Les hypothèses précédentes suggéraient que la poudre noire, le précurseur de la poudre à canon, était peut-être arrivée au Moyen-Orient avant le XIIIe siècle, mais était gardée un secret militaire.

Le professeur Matheson dit qu’il n’y a aucune preuve de poudre noire dans les résidus de tessons.

« Nous avons définitivement montré que ce n’est pas comme de la poudre. C’est une invention locale. Et c’est vraiment, vraiment important de dire que nous avons cet ingrédient explosif inventé localement. »

Le débat sur les navires reste en suspens

Les découvertes du professeur Matheson n’ont pas encore convaincu d’autres personnes travaillant dans le domaine, dont Stéphane Pradines, archéologue à l’Université Aga Khan de Londres.

Le professeur Pradines a été le directeur des fouilles des murs du Caire en Égypte, et est un spécialiste de l’archéologie islamique et de l’architecture et des armes militaires.

Un fragment d'un ancien vase sphéro-conique en argile
Un récipient sphéro-conique censé être utilisé pour transporter des médicaments. (Fourni : Rob Mason, gracieuseté du Musée royal de l’Ontario)

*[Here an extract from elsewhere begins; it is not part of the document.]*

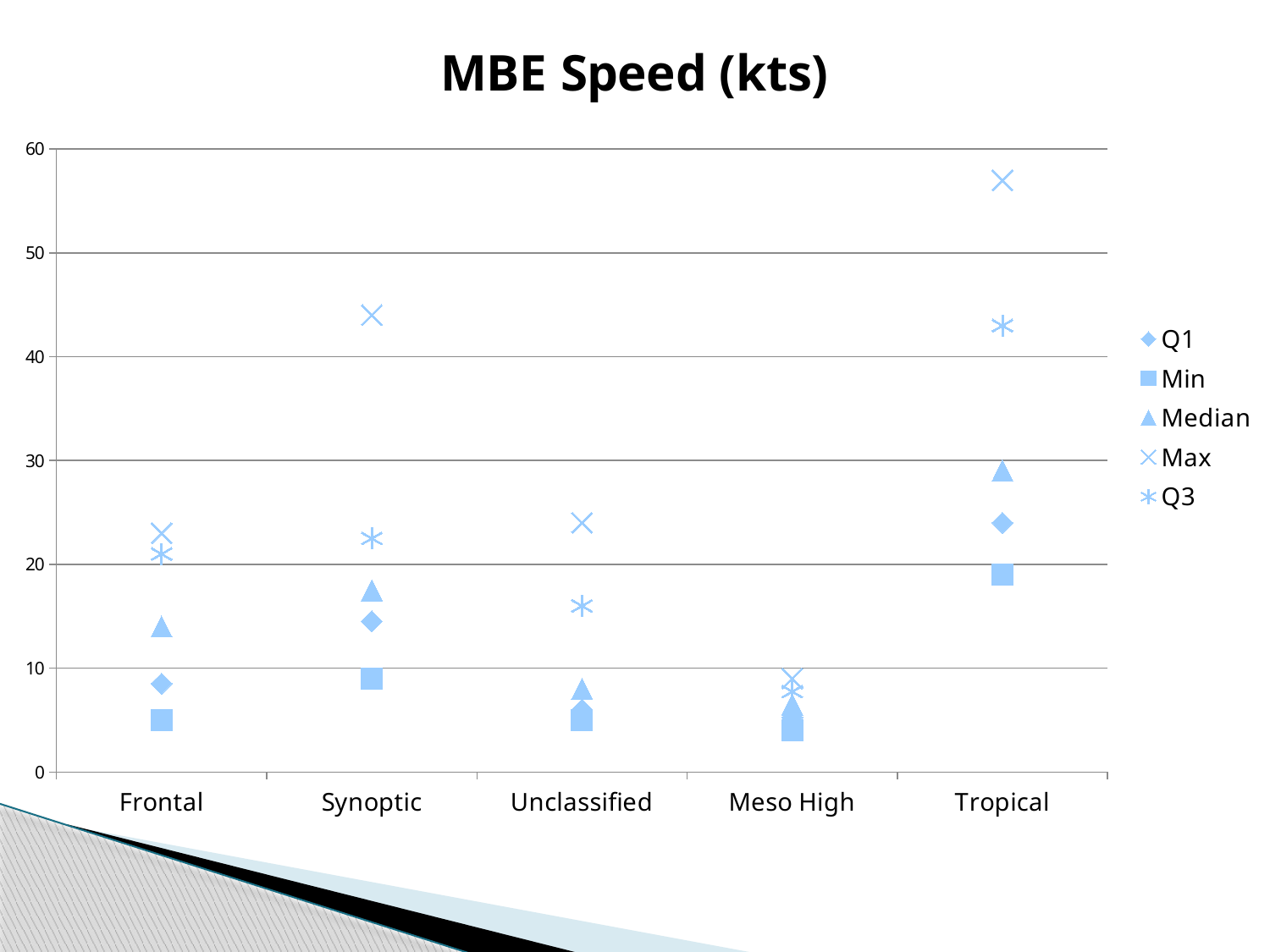
Which category has the highest Max value? Tropical What is the title of the chart? MBE Speed (kts) How many categories are shown on the x axis? 5 Is the Max value for Synoptic greater or less than 40? greater How many series does the legend list? 5 Which category has the highest Median value? Tropical Which is larger, the Max value for Synoptic or the Max value for Unclassified? Synoptic Is the Q3 value for Unclassified greater or less than 20? less Is the Max value for Tropical greater or less than 50? greater Which category has the lowest Max value? Meso High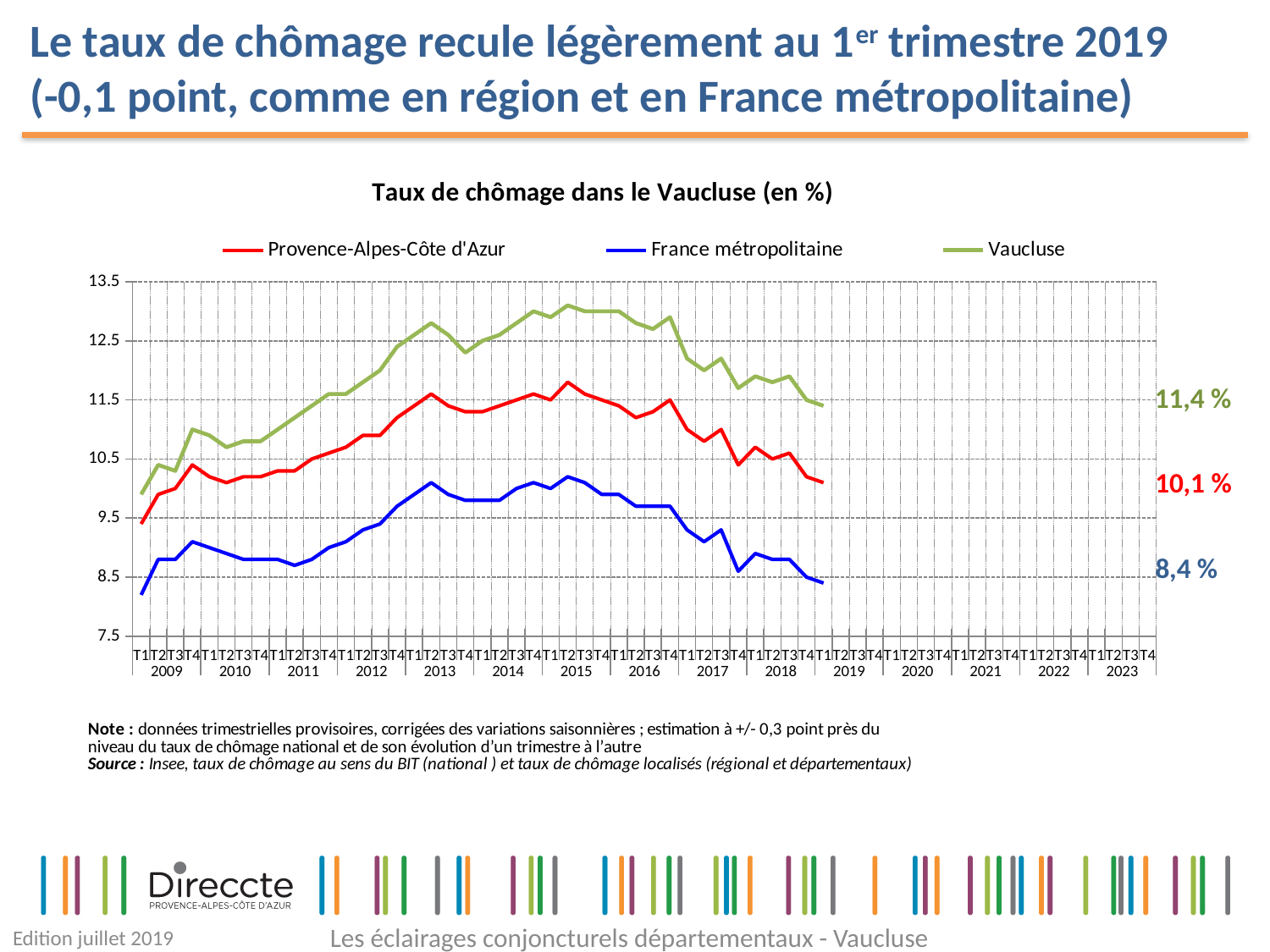
What is the latest value shown for Vaucluse at the end of the line? 11,4 % Is the value for France métropolitaine at T1 2009 greater or less than 8.5? less What is the difference between the latest Vaucluse value and the latest Provence-Alpes-Côte d'Azur value? 1,3 points Is the latest value for Provence-Alpes-Côte d'Azur larger or smaller than the latest value for France métropolitaine? larger Which series has the lowest value at the end of the lines (T1 2019)? France métropolitaine Which series has the highest value at the end of the lines (T1 2019)? Vaucluse What kind of chart is shown on the slide? line chart What is the latest value shown for Provence-Alpes-Côte d'Azur at the end of the line? 10,1 % Is the peak value of the Vaucluse line in 2015 greater or less than 12.5? greater How many series does the legend list? 3 What is the difference between the latest Vaucluse value and the latest France métropolitaine value? 3 points What is the latest value shown for France métropolitaine at the end of the line? 8,4 %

« Malheureusement, c’est un vaisseau sphéro-conique, mais ce n’est pas une grenade », dit-il.

« Les vraies grenades ont des corps en argile plus fins. Les sphéro-coniques sont des grès à sections épaisses.

« Mercure a été à l’origine du mythe de la grenade incendiaire. On sait à quoi ressemblent les vraies grenades incendiaires, ce ne sont pas des sphéro-coniques. »

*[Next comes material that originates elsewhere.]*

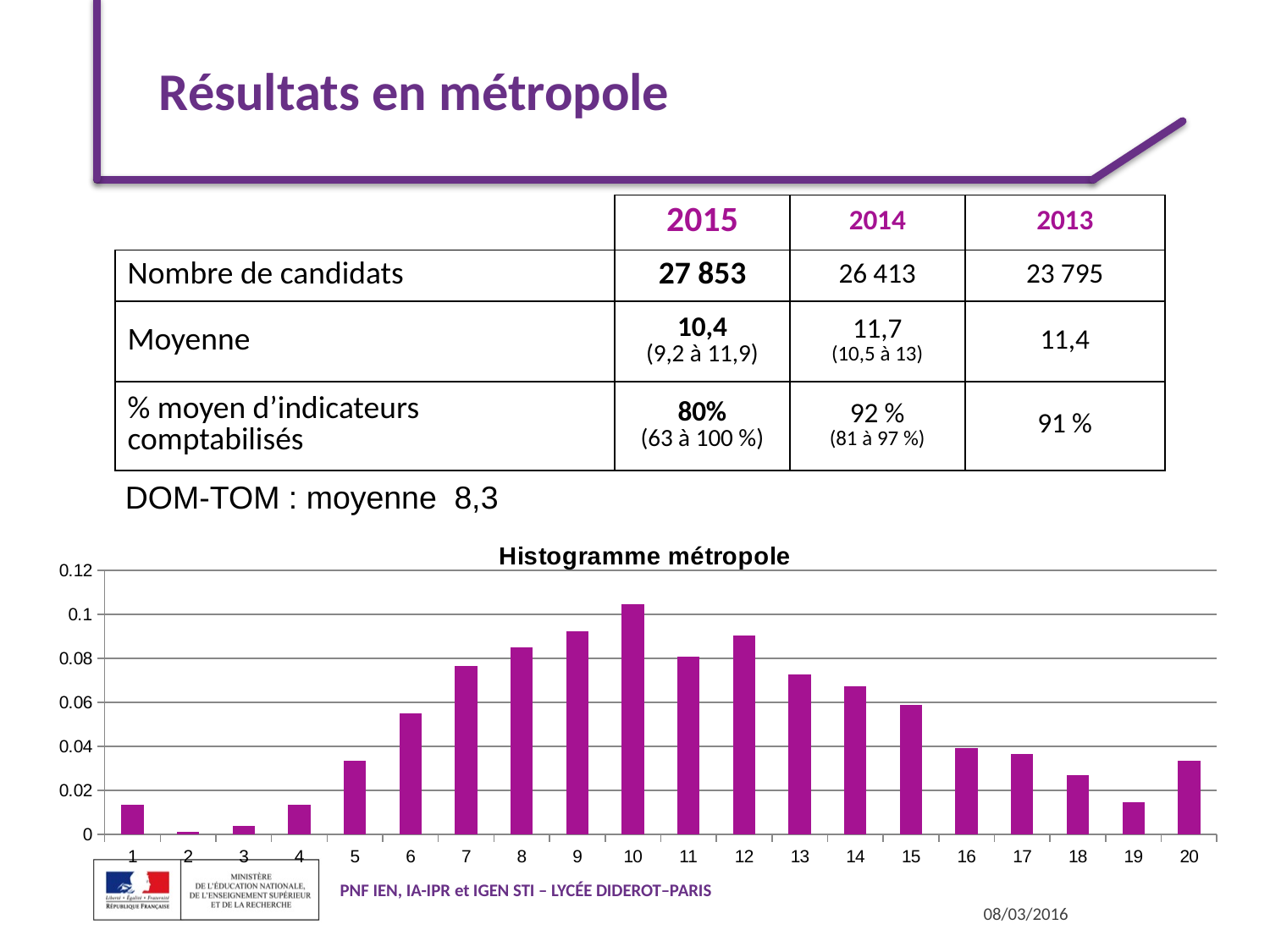
How many categories are shown on the x axis of the chart? 20 Which category has the highest bar in the chart? 10 Which category has the lowest bar in the chart? 2 Is the value for category 9 greater or less than 0.08? greater Do the values rise or fall from category 4 to category 10? rise Which has the larger value, category 8 or category 14? 8 Is the value for category 18 greater or less than 0.02? greater What kind of chart is shown on the slide? bar chart Is the value for category 10 greater or less than 0.1? greater Which has the larger value, category 19 or category 20? 20 What is the title of the chart on the slide? Histogramme métropole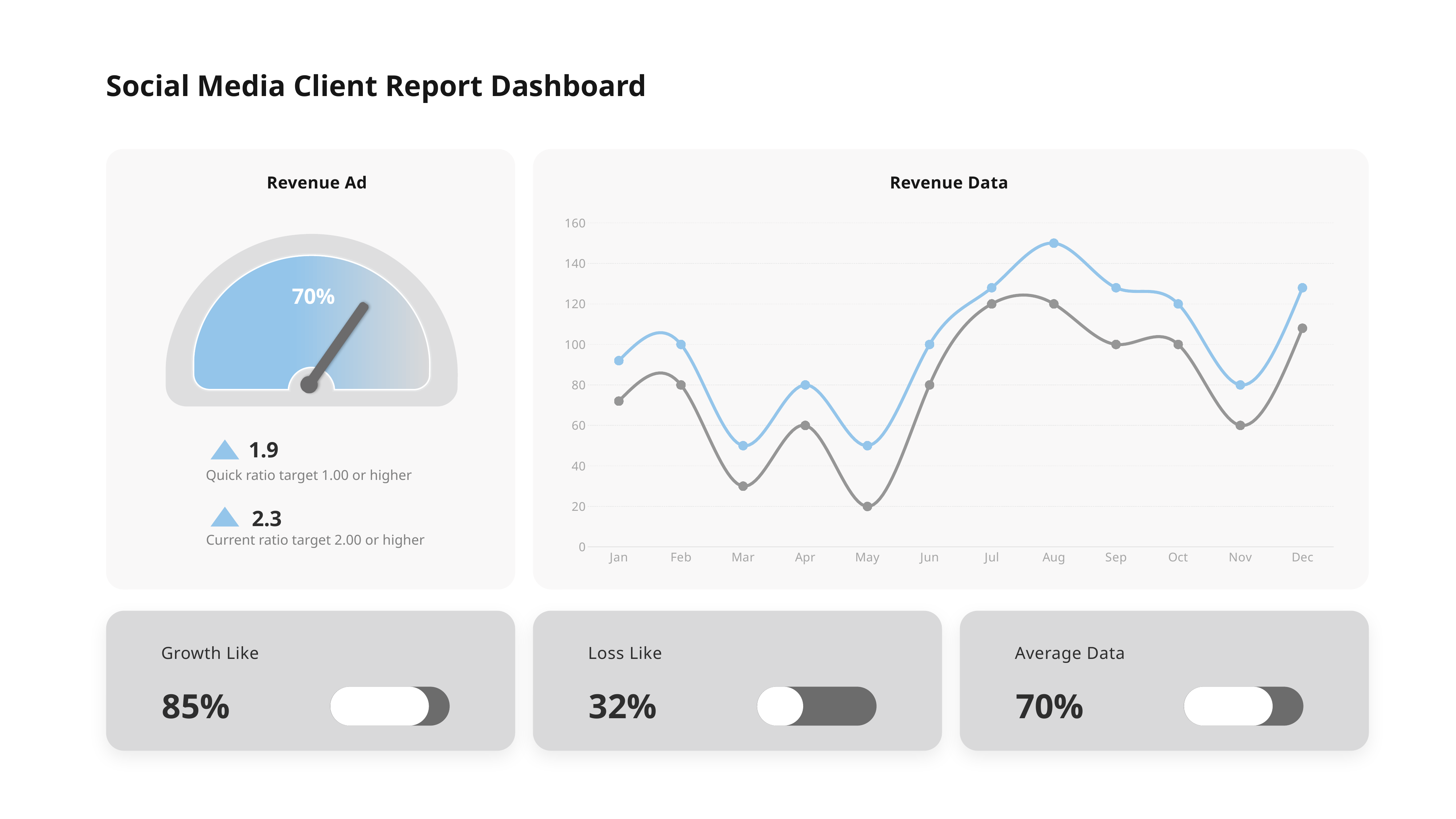
What is the title of the line chart on the slide? Revenue Data What percentage does the Revenue Ad gauge show? 70% How many lines are plotted in the Revenue Data chart? 2 In the Revenue Data chart, is the blue line's value for Dec greater or less than 120? greater What kind of chart is the Revenue Data chart? line chart In the Revenue Data chart, is the blue line's value for Aug greater or less than 140? greater How many months are plotted on the x axis of the Revenue Data chart? 12 In the Revenue Data chart, which month has the lowest value on the grey line? May In the Revenue Data chart, does the grey line rise or fall from Jan to Mar? fall In the Revenue Data chart, is the grey line's value for Mar greater or less than 40? less In the Revenue Data chart, which month has the highest value on the blue line? Aug In the Revenue Data chart, which line has the larger value in Jul, the blue line or the grey line? the blue line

Le professeur Matheson convient que les études précédentes n’ont pas pu prouver l’hypothèse de la grenade à main, mais affirme que la recherche Griffith a appliqué une analyse plus complète des ingrédients.

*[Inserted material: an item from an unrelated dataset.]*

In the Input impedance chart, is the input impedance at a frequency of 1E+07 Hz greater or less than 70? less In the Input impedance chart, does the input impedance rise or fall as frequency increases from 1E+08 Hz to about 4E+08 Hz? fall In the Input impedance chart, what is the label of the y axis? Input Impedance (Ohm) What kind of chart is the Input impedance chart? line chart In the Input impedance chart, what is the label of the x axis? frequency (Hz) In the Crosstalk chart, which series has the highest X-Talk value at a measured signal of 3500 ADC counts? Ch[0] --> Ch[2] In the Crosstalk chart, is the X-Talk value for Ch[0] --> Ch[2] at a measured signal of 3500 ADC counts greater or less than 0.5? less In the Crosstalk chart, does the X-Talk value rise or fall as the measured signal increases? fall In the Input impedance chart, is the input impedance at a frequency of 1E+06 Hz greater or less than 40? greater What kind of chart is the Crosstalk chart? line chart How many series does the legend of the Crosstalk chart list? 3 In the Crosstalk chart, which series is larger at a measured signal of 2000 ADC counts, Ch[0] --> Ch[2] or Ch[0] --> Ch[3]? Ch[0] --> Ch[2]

« Dans notre arme, nous avions une très grande quantité de magnésium. Et si vous vous souvenez à l’école, lorsque vous allumiez la poudre de magnésium, cela donnait un flash lumineux », dit-il.

Le professeur Carney dit que les textes croisés de l’époque confirment les découvertes.

« Les récits des croisés incluent des éclairs lumineux, des big bangs, et coller aux choses et brûler.

« Dans le langage moderne, ce serait une grenade flash, une grenade à percussion. »

Il dit que des recherches plus approfondies sur des vaisseaux plus sphéro-coniques et d’autres artefacts « répondront à cette question ».

« Ma prochaine recherche consiste à tester davantage de navires de la même typologie pour voir si nous pouvons peut-être confirmer que cette typologie était la typologie de la grenade par opposition aux autres », dit-il.